━━━━━ TEXTE PRÉSENTÉ ━━━━━

Suite au déménagement du troupeau, le niveau de production a alors baissé à 820kg/ch avec des taux a 40.5 de TB et 32 de TP. Le niveau de production ayant également été pénalisé par le rajeunissement du troupeau. En effet pour atteindre l’objectif d’effectif, l’élevage a dû élever beaucoup de chevrettes et a dû être moins regardant sur le choix des chevrettes à élever. Ainsi le taux de renouvellement atteint les 45% et l’âge moyen du troupeau est descendu à 2.5 ans.

En démarrant avec un troupeau plus petit que prévu, cela a pu laisser du temps à Thomas pour faire les aménagements dans les bâtiments existants, nécessaires au troupeau qui compte aujourd’hui près de 260 productrices.

 

Des évolutions sur plusieurs années pour simplifier le travail :

En passant de 60 chèvres en un lot a 260 chèvres en 3 lots en seulement 4 ans, il aura fallu adapter les bâtiments (aménagement et cloisonnement de la stabulation libre, création d’une nurserie) et équipements. La salle de traite initialement équipée d’un quai et de 8 postes, avait été installée dès le début de sorte qu’un agrandissement puisse être fait facilement. Aujourd’hui la salle de traite compte 16 postes en ligne haute et un deuxième quai a été coulé. Cette anticipation a permis d’étaler les coûts tout en ayant un équipement continuellement adapté aux besoins. La traite en routine ne dépasse pas aujourd’hui 1h15.

Face a la charge de travail, le travail d’astreinte s’est progressivement mécanisé afin de gagner en temps et en pénibilité, notamment le paillage et la distribution des fourrages.

L’intégralité des mises bas étant réalisées sur une seule période en fin d’hivers début printemps, cela faisait beaucoup de travail à ce moment-là. Pour cette période, entre l’aide aux chevrotages, la gestion des nouveaux nés, le couple a fait appel pour une 15aine de jours à une aide salariale pour cette saison.

Afin d’alléger d’avantage le travail sur cette période, les éleveurs prévoient pour la saison prochaine d’élever les chevrettes à la louve sur un nouveau lieu d’élevage qui sera aménagé pour recevoir cet équipement et la cinquantaine de chevrettes de renouvellement.

Enfin un lot d’une 100 aine de chèvres sera également conduit en lactation longue ce qui limitera la surcharge de travail pendant la période de mise bas. De plus cela permettra également aux éleveurs d’avoir une rentrée d’argent par la vente de lait à une période où ils n’en avaient habituellement pas. Le lot sera trié pendant la période estivale et sera composé des futures réformes (qui partiront lorsque le reste du troupeau aura mis bas), des chèvres n’ayant pas rempli dans la période souhaitée (ou retour de chaleur). Le reste du lot sera sélectionné parmi les moins bonnes chèvres mais ayant tout de même plus de 2 kg de lait au moment de la mise a la repro afin de tenir pendant l’hiver.

━━━━━

CONSIGNES.
A - Dites si chacune des affirmations suivantes concorde avec le texte sur le troupeau de chèvres, en répondant par oui ou par non et en citant mot pour mot le passage qui tranche : (i) la salle de traite compte aujourd'hui 16 postes ; (ii) le taux de renouvellement a atteint 30 % ; (iii) la traite en routine dure plus de deux heures.
B - Énumérez toutes les catégories de chèvres qui composeront, d'après le texte sur le troupeau de chèvres, le lot conduit en lactation longue.
Les enregistrements n'ont aucun lien avec le texte sur le troupeau de chèvres.

━━━━━ JEU D'ENREGISTREMENTS ━━━━━

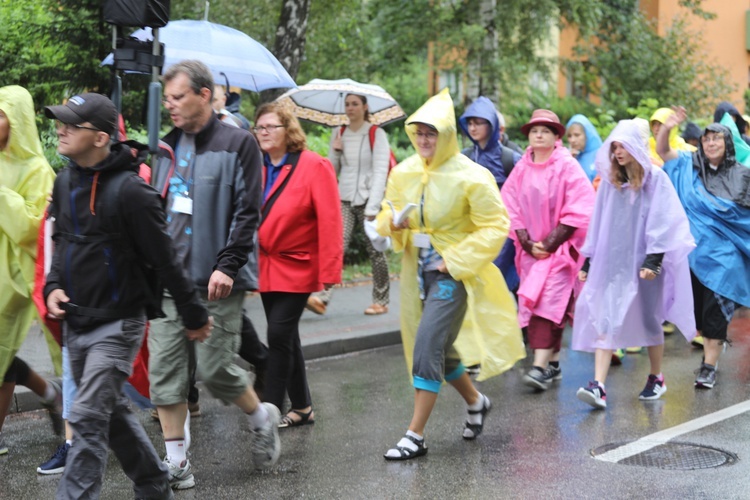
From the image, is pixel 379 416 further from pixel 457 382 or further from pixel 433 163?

━━━━━
━━━━━ JEU D'ENREGISTREMENTS ━━━━━

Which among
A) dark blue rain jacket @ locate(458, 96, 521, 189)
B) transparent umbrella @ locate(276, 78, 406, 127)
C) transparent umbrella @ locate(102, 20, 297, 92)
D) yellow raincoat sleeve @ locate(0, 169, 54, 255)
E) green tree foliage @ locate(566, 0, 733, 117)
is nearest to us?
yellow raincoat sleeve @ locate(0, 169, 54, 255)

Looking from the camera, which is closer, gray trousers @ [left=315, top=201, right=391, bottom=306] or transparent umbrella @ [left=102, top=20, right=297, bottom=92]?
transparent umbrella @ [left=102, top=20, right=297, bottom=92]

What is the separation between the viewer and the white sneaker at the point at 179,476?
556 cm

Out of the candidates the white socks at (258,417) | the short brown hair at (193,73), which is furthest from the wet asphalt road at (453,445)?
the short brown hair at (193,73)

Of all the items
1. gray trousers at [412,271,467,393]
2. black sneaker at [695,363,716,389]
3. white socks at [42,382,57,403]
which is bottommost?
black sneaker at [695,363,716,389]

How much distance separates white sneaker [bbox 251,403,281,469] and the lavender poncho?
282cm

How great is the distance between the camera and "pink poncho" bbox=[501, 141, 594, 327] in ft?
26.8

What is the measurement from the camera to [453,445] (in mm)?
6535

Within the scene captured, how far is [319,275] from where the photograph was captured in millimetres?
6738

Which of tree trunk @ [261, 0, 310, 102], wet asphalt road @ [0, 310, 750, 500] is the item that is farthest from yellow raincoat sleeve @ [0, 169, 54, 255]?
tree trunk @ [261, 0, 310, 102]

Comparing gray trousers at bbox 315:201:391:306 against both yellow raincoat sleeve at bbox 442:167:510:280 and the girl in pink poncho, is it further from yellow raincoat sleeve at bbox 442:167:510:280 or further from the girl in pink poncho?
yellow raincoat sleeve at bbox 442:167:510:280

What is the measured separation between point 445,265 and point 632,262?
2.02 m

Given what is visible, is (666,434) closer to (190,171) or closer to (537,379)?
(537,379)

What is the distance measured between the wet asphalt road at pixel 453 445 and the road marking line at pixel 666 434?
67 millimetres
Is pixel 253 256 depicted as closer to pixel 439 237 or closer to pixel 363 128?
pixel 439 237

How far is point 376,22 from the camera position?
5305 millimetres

━━━━━

RÉSULTATS PAR CONSIGNE.
A -
(i) Oui : « Aujourd’hui la salle de traite compte 16 postes en ligne haute »
(ii) Non : « Ainsi le taux de renouvellement atteint les 45% »
(iii) Non : « La traite en routine ne dépasse pas aujourd’hui 1h15. »

B -
- Les futures réformes, qui partiront lorsque le reste du troupeau aura mis bas.
- Les chèvres n'ayant pas rempli dans la période souhaitée (ou retour de chaleur).
- Les moins bonnes chèvres ayant tout de même plus de 2 kg de lait au moment de la mise à la repro.